The meaning of the key parameters are:

* `epoch`: Number of training epochs.
* `batch_size`: Training batch size.
* `sample_len`: The time series batch size, i.e. the number of time steps generated at each RNN rollout (parameter S in Section 4.1).
* `aux_disc`: Whether to have auxiliary discriminator (Section 4.3).
* `self_norm`: Whether to do auto-normalization for each time series (Section 4.2).
* `num_packing`: Packing degree in PacGAN (a method for solving mode collapse in NeurIPS 2018, see the [paper](https://arxiv.org/abs/1712.04086) and [code](https://github.com/fjxmlzn/PacGAN)).
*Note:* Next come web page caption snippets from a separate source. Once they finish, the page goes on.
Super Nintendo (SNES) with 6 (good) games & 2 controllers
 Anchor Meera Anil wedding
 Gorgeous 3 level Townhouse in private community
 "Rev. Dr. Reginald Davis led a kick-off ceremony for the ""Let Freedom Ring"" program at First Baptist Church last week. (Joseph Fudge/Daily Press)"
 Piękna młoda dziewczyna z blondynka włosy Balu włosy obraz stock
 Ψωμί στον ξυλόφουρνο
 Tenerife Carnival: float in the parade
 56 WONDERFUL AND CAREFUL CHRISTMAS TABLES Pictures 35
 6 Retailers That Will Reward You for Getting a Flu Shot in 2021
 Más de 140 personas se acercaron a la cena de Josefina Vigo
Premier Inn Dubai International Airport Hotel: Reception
Setting it to 1 is equivalent to the vanilla GAN without packing.
* `noise`: Whether to input noise at each RNN rollout.
* `feed_back`: Whether to input the generated values from the previous rollout at each RNN rollout.
* `g_lr`: The learning rate in Adam for training the generator
* `d_lr`: The learning rate in Adam for training the discriminator.
* `d_gp_coe`: Weight of gradient penalty loss in Wasserstein GAN for the discriminator.
* `attr_d_lr`: The learning rate in Adam for training the auxiliary discriminator.
* `attr_d_gp_coe`: Weight of gradient penalty loss in Wasserstein GAN for the auxiliary discriminator.
* `d_rounds`: Number of discriminator steps per batch.
* `g_rounds`: Number of generator steps per batch.
* `gen_feature_num_layers`: Number of layers in the time series generator (RNN).
* `gen_feature_num_units`: Number of units in each layer of the time series generator (RNN).
* `gen_attribute_num_layers`: Number of layers in the attribute (metadata) generator.
* `gen_attribute_num_units`: Number of units in each layer of the attribute (metadata) generator.
* `attr_disc_num_layers`: Number of layers in the auxiliary discriminator.
* `attr_disc_num_units`: Number of units in each layer of the auxiliary discriminator.
* `disc_num_layers`: Number of layers in the discriminator.
* `disc_num_units`: Number of units in each layer of the auxiliary discriminator.
* `initial_state`: The initial state for the RNN: "random" means setting the initial state to random numbers; "zero" means setting the initial state to zeros; "variable" means setting the inital state to be learnable parameters.
* `extra_checkpoint_freq`: The frequency of saving the trained model in a separated folder (unit: epoch).
* `epoch_checkpoint_freq`: The frequency of saving the trained model (unit: epoch).
* `vis_freq`: The frequency of visualizing generated samples during training (unit: training batch).
* `vis_num_sample`: The number of samples to visualize each time during training.